On Sat, 24 Oct 1998, Michael Meeks wrote:
> 	I hate to add traffic saying merely Amen!. How hard would it
> be to add an idiot mode to configure that, checks / removes:
> 
> 	a) Old header files,
> 	b) Old libraries
> 	c) Old vital files: <prefix>/aclocal/* etc.
>

This couldn't be done without possibly breaking the system, which would be
bad.
 
The solution is this. Normally, Red Hat and Debian (at least) will never
install anything under /usr/local or /opt. These are for your use. 

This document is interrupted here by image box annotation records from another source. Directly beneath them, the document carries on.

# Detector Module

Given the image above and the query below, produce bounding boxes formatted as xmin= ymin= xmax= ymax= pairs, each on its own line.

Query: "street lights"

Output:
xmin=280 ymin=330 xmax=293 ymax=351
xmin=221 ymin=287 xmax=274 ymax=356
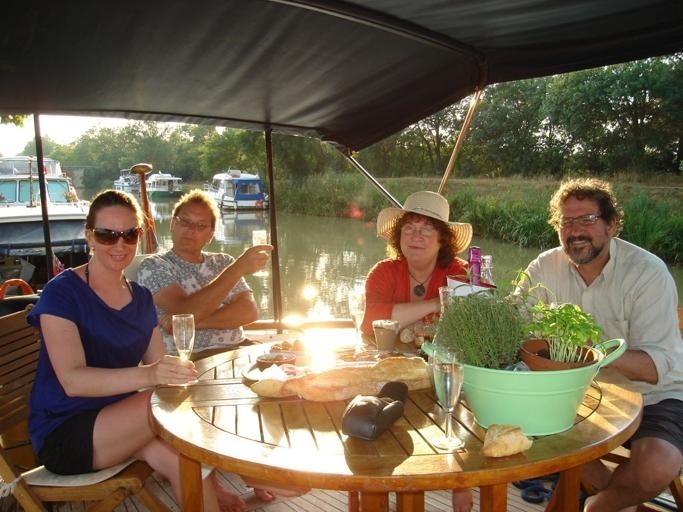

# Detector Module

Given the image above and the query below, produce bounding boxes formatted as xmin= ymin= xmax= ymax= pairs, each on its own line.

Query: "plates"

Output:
xmin=255 ymin=353 xmax=295 ymax=371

What you want to do is create a directory under one of these called gnome,
for example /opt/gnome. Then use:

ACLOCAL_FLAGS='-I /opt/gnome/share/aclocal' ./autogen.sh --prefix=/opt/gnome

do this for every Gnome package.You will need to add /opt/gnome/lib
to /etc/ld.so.conf, or have each user of Gnome do:

export LD_LIBRARY_PATH=/opt/gnome/lib

Probably you will also want:
export PATH=$PATH:/opt/gnome/bin

and for good measure (probably not needed due to the *-config scripts):
export C_INCLUDE_PATH=/opt/gnome/include

When you want to install a new Gnome or are having mysterious problems,

/bin/rm -rf /opt/gnome

and start over. If *that* doesn't work, in each directory, 'rm
config.cache', 'make clean', and redo autogen.sh.

*Never* mix stuff you compile yourself with stuff handled by the packaging
system; always put your stuff in /usr/local or /opt so you can delete it
without breaking any of the packaged stuff. This way you don't ever need
to reinstall. /usr should not be used as a prefix.

On my single-user system, I even like to put Gnome in ~/local, because 
then I don't have to su root to make install, and I know for sure I'm not
interfering with the workings of the system.